San Francisco won by overcoming a brutal start from its offense. The 49ers had minus-10 yards in their first four series, three of which included third-down sacks. It was the first time the 49ers had opened a game with four straight three-and-outs since a 27-24 loss to the Minnesota Vikings on Sept. 27, 2009.

The 49ers didn’t get a single first down or pass completion until Garoppolo connected with George Kittle on a 15-yard gain with less than 6 ½ minutes left in the second quarter. Garoppolo was just 11 of 190 for 131 yards with an interception, but the 49ers still managed to win.

“It took everything,” Garoppolo said. “We knew it was going to. I mean, it was just offense, defense, special teams – everybody stepping up and doing their part. Wouldn’t have it any other way.”

THE TUNDRA

The temperature at kickoff was 14 degrees with a wind chill of zero, making it the fifth-coldest playoff game in Lambeau Field history. The second half was played amid snow flurries.

INJURIES

The Packers were without OT David Bakhtiari, a 2020 All-Pro selection. Bakhtiari played 27 snaps in the Packers’ regular-season finale, which marked his first game since tearing his left anterior cruciate ligament on Dec. 31, 2020.

49ers running back Jeff Wilson left with an ankle injury after the opening kickoff. Packers safety Darnell Savage (back) and running back A.J. Dillon (chest) left in the third quarter.

NEXT UP

The 49ers will be at either Tampa or the Los Angeles Rams in the NFC championship game on Jan. 30.

The Packers’ season is over. Will Rodgers be back with the Pack?

BENGALS 19, TITANS 16

NASHVILLE, Tenn. — Cincinnati just keeps ending postseason droughts, and its latest victory has the Bengals in their first AFC championship game in 33 years.

Rookie Evan McPherson kicked a 52-yard field goal as time expired, lifting the fourth-seeded Bengals past the top-seeded Tennessee Titans to end the NFL’s longest active road playoff skid.

A week after snapping a 31-year playoff victory drought, the Bengals (12-7) finally won their first road game in the postseason after losing their first seven. They reached the 1981 and 1988 Super Bowls by winning on their home field.

The Bengals intercepted Ryan Tannehill three times, setting up two of McPherson’s four field goals. Logan Wilson picked off Tannehill with 20 seconds left at the Cincinnati 47. Joe Burrow hit Pro Bowl rookie receiver Ja’Marr Chase with a 19-yard pass, then the Bengals ran twice to set up McPherson for the win.

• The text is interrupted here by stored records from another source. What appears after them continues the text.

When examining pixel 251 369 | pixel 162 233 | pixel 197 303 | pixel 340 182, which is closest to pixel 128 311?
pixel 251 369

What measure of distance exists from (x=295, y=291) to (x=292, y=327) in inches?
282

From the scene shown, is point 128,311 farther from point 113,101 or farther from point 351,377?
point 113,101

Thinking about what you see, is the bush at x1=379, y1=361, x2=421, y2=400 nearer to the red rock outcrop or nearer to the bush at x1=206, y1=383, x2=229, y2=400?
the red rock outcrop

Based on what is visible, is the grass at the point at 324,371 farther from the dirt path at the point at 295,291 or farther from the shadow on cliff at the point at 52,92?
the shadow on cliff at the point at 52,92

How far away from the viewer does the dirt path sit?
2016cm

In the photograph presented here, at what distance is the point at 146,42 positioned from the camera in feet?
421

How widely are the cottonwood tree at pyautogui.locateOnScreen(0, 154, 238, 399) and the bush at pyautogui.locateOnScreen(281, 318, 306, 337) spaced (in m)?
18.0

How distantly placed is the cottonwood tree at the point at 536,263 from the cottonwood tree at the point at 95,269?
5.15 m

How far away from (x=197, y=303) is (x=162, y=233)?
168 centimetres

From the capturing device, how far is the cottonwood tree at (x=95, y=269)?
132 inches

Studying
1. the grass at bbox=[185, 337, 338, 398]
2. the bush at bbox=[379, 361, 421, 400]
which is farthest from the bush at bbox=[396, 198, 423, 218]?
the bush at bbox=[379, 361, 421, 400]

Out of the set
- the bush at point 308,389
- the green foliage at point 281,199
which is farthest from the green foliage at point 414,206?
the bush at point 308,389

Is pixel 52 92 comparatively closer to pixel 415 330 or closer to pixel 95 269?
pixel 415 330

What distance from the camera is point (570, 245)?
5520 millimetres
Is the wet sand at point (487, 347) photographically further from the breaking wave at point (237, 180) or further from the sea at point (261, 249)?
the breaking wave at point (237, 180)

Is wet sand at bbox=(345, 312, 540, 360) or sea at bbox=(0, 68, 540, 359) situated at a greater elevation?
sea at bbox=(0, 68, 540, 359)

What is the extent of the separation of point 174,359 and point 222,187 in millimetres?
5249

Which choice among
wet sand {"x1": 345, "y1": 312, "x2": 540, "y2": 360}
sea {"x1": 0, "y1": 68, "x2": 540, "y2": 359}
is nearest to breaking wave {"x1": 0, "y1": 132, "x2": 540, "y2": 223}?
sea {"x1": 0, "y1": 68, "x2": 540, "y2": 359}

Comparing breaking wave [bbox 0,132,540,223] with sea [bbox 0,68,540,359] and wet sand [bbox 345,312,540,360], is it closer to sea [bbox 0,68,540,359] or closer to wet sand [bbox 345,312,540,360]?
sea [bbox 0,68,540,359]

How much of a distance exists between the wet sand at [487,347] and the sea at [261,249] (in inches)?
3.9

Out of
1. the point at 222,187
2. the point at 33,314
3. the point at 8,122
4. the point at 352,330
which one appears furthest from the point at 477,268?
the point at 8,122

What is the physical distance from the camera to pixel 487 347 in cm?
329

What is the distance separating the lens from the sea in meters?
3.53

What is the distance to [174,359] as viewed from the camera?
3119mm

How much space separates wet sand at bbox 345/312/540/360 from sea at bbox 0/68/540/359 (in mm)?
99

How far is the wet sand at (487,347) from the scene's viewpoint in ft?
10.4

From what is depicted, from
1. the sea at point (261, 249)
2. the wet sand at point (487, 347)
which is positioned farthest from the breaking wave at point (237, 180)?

Burrow shook off being sacked nine times as Tennessee tied an NFL mark held by four other teams for the most in the postseason. The Bengals’ second-year quarterback threw for 348 yards, and Chase finished with 109 yards receiving.

The Titans (12-6) wrapped up their 25th season in Tennessee with their third straight loss on their own field coming in as the AFC’s No. 1 seed. They haven’t won at home since January 2003 in the postseason.

Tennessee had Derrick Henry, the 2020 AP NFL Offensive Player of the Year, on the field after he missed nine games with a broken foot. He ran for a touchdown and finished with 66 yards.